In the tight quarters of the bag, she managed to get her arms around his chest. She rolled him over on his back, lay her body on his, and found his lips with a long, heavy, salty kiss.
41
It took them two and a half hours to reach San Cristóbal on the mountain bikes, the sun rising, then beating down and heating up the roadway beneath their wheels. Cooper thinking as he pedaled that if you wanted to see Cuba-the real Cuba-the trip was best made by bike. Spend your time in what was left of the old tourist havens, or the bustle of Havana, and you saw the propaganda, the illusion that the communist nation’s economy and overall health of its citizens were on the up-and-up. Put your ass on a bicycle seat, though, and head out on a country road, and you’d catch the real deal. The jovial but understated people who lived here, desperate for a few bucks from any and every wayward tourist, long since accustomed to the disaster that was the Cuban economy but still doing fine.
Keeping the Caribbean attitude alive, he thought: governments, conquerors, hurricanes, wealth, and poverty came and went, but the sun was always hot and the sand and sea and earth were always there. Live slow, mon-though they didn’t say it quite that way in Fidel’s homeland.
He pointed to the sign as they rode past-part makeshift billboard, part poster, the wooden placard set back from the road announcing to them in a cursive scrawl that they’d arrived in San Cristóbal. Palm fronds and a batch of weeds had grown to partially obscure the sign. Cooper had been here before; he had expected then, and found himself expecting now, to see some symbol of the past-a communist propaganda billboard, perhaps-advertising what the town had become world famous for: in aerial photographs taken in 1962 and 1963, an American spy plane had identified it as one of the main construction sites which Cuba and the USSR had been gearing up for the installation of Soviet ICBMs. Ground zero, as it were, of the Cuban missile crisis.
But this morning, same as during his first visit, Cooper found there existed no local clue that any such thing had taken place. The town seemed as ordinary as you got-another busy village at the junction of a few country roads, home to the usual farm-oriented bustle found in just about every such town south of Texas.
They steered off the road into a gravel flat, flipped down the kickstands, and looked directly at each other for the first time since they’d got themselves untangled from Cooper’s sleeping bag.

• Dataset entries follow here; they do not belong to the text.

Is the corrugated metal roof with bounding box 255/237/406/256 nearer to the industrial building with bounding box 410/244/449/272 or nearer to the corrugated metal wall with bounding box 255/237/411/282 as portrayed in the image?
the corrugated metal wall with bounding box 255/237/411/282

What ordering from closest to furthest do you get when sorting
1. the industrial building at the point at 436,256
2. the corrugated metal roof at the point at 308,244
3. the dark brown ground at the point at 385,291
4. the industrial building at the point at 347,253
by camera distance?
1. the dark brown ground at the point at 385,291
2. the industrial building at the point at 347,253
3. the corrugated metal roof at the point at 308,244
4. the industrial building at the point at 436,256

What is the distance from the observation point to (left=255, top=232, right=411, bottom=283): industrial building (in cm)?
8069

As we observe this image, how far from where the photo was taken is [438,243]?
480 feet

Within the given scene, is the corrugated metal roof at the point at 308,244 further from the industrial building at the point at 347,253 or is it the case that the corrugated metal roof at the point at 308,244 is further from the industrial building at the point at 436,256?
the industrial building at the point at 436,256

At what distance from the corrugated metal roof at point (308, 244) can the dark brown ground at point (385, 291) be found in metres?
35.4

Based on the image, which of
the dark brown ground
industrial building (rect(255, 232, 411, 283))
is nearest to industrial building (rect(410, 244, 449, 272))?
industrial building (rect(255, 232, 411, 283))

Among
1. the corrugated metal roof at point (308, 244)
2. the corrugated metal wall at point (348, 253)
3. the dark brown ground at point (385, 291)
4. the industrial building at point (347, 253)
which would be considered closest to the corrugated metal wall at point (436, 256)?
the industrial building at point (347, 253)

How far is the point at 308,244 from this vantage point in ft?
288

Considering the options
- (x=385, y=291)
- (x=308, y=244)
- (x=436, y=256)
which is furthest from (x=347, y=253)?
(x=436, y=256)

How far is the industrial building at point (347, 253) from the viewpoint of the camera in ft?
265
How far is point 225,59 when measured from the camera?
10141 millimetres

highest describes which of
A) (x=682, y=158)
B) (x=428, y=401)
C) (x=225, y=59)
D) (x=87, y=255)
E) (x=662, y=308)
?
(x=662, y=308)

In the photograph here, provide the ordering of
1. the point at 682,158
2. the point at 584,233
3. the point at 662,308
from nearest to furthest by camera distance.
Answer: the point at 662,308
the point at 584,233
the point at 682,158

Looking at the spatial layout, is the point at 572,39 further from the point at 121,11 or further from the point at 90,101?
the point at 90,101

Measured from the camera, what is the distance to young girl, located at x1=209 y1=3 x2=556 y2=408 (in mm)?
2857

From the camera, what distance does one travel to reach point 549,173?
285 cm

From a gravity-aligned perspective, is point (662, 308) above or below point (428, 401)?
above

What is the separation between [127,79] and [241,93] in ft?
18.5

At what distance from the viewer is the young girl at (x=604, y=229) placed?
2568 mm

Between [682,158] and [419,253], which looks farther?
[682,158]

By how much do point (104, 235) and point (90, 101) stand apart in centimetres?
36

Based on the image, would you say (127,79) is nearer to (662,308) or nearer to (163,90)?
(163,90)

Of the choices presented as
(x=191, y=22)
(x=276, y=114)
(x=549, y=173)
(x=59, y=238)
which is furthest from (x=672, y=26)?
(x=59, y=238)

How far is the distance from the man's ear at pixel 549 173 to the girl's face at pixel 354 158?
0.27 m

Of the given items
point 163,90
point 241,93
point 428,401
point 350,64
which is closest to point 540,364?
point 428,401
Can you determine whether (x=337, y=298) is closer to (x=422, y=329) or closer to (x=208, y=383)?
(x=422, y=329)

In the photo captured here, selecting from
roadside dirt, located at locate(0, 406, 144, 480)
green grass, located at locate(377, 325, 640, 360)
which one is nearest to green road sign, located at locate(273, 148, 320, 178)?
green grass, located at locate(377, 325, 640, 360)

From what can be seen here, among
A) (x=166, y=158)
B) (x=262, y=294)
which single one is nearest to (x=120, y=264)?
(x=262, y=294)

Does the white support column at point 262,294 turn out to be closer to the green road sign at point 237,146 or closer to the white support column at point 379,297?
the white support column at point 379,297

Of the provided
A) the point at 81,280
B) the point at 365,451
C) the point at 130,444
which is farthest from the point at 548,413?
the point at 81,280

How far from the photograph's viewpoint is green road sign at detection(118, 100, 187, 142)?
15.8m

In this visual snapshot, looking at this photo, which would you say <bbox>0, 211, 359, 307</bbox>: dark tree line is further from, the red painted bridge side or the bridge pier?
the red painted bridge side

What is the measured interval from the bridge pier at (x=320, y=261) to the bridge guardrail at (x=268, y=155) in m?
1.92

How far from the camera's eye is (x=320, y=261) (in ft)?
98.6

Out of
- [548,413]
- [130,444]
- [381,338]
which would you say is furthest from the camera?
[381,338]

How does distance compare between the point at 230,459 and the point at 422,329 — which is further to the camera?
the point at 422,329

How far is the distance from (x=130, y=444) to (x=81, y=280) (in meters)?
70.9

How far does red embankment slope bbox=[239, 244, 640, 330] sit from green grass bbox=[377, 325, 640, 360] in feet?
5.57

Laramie handed Cooper her portable GPS unit.
“Here are Achar’s numbers,” she said, and pointed to the color screen. “And here’s where we are now.”
Cooper saw from the graphics on the screen that they were approximately
four miles from the place Benjamin Achar had supposedly told them to go. Their destination was on this side of town, but judging from the GPS unit’s directional arrow, it would take finding a side road or two to get them there.
Cooper handed the device back.
“You want to review our story, or are you all right with it,” he said.
They were bohemian newlyweds out seeing the world on an extended honeymoon. Cooper had their fake passports-they’d used these identities before, during their aborted resort-hopping trip.
Laramie shook her head. “I’m good.”
Cooper secured his backpack and swung himself onto the Mongoose.
“I’m assuming if there’s anything worth seeing,” he said, “somebody’s going to be there keeping undesirables out.”
“Like us,” Laramie said.
“Correct. What I’m getting at,” he said, “is if the shit hits the fan, I shoot, and you run.”
Something twitched slightly at the corner of Laramie’s mouth, but Cooper didn’t exactly feel comfortable calling the expression a smirk.